(Work item) Output the entries exactly as they appear. Pictures should not be included.
###
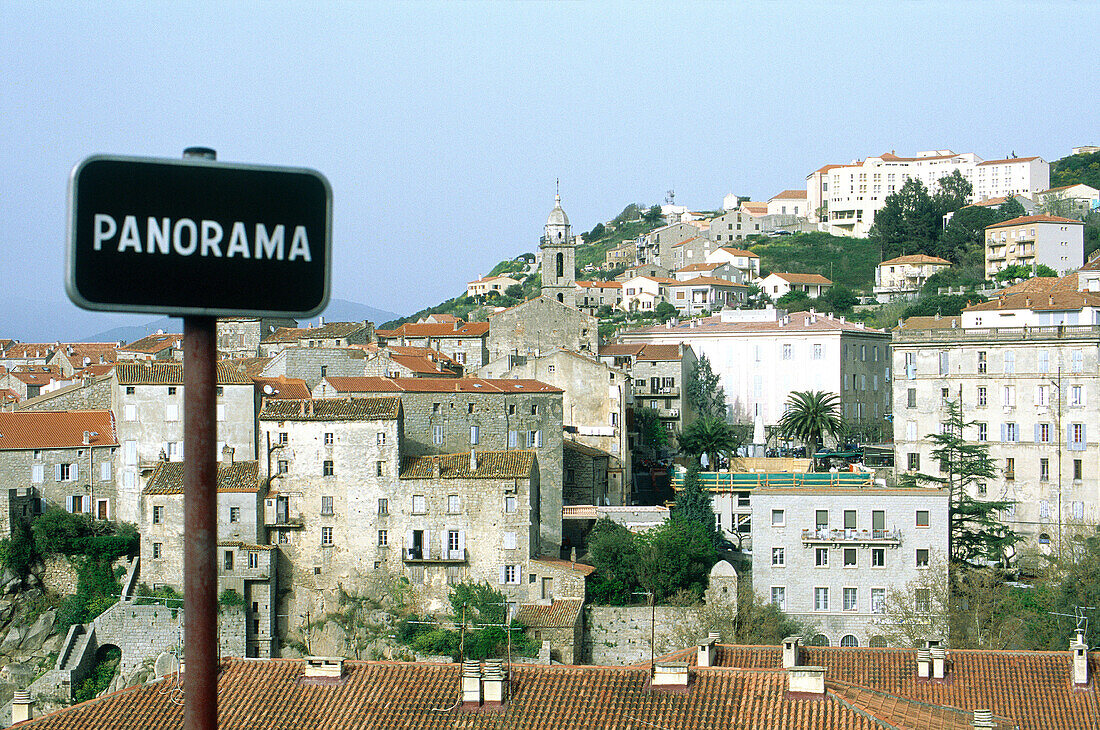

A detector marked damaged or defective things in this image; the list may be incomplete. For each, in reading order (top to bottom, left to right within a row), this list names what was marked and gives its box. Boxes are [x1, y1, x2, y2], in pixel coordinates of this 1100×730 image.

rusty metal pole [182, 145, 218, 729]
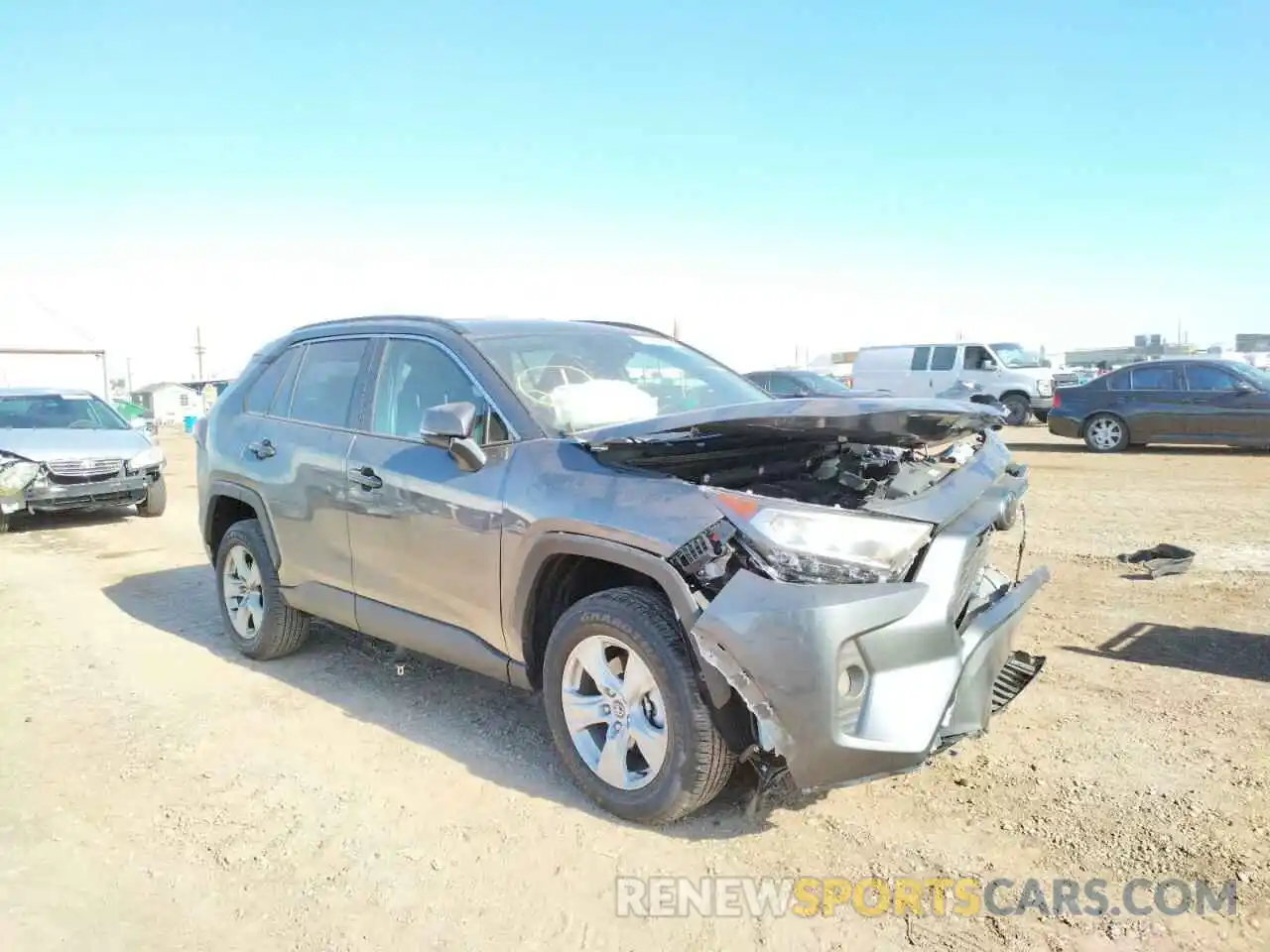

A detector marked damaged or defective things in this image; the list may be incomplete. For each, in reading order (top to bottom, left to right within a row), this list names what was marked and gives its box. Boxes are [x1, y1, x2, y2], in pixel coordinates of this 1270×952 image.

damaged silver sedan [0, 388, 169, 537]
detached bumper cover [22, 472, 148, 510]
crumpled front bumper [21, 472, 150, 510]
damaged gray suv [197, 317, 1046, 822]
bent hood [573, 396, 1000, 451]
broken headlight [705, 487, 935, 586]
crumpled front bumper [691, 495, 1046, 791]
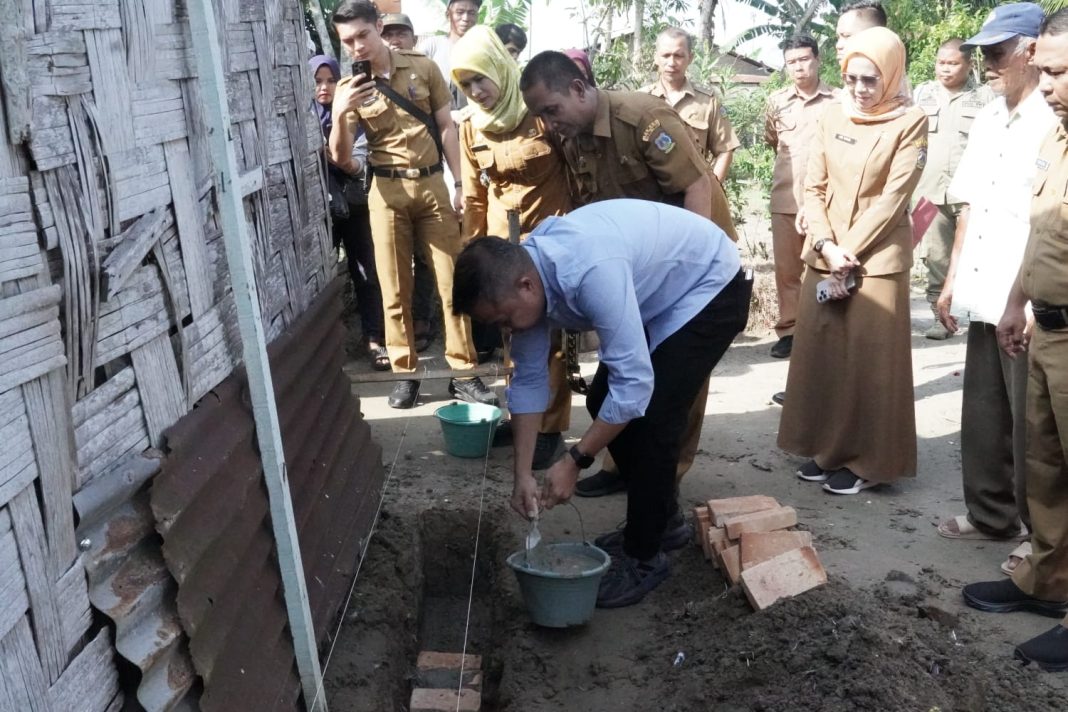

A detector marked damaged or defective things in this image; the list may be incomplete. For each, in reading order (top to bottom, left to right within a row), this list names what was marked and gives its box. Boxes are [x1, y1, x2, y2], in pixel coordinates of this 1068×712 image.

rusty corrugated metal sheet [150, 277, 384, 712]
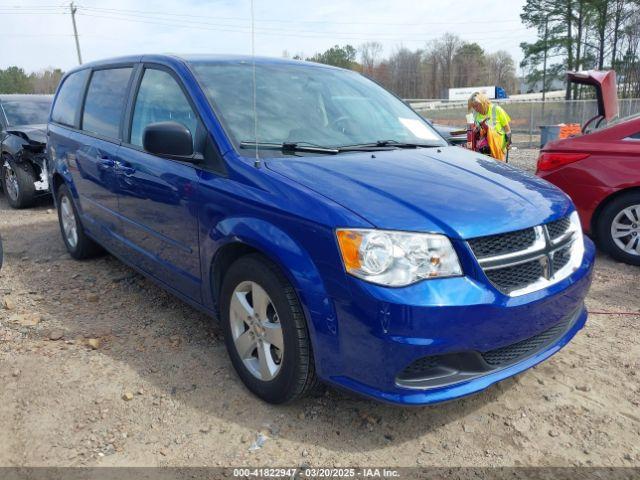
###
(Result of the exercise)
A detector marked damaged or defective things in this image; the list may be incomplete. For each, in reading order (top to bottom, left to right within a row), this list names what was marked and gives its box. Boxes are [x1, y1, x2, y2], in pixel coordinates of this 1100×730 image.

rusty metal pole [182, 145, 218, 729]

A detector marked damaged or defective things in this image; the list may be incomplete. For each, in reading order (top to bottom, left to right within a row), this list names what was marked and gives its box. Boxes are [x1, y1, x2, y2], in pixel coordinates of this 1270×952 image.

damaged silver sedan [0, 388, 169, 537]
detached bumper cover [22, 472, 148, 510]
crumpled front bumper [21, 472, 150, 510]
damaged gray suv [197, 317, 1046, 822]
bent hood [573, 396, 1000, 451]
broken headlight [705, 487, 935, 586]
crumpled front bumper [691, 495, 1046, 791]

A detector marked damaged or defective things in this image; the list may be incomplete. For each, in reading order (top to bottom, left to right within a row), this list names what was marked and gives its box. Boxes are [x1, y1, x2, y2], in pixel coordinates of this 1068×712 image.

rusty corrugated metal sheet [150, 277, 384, 712]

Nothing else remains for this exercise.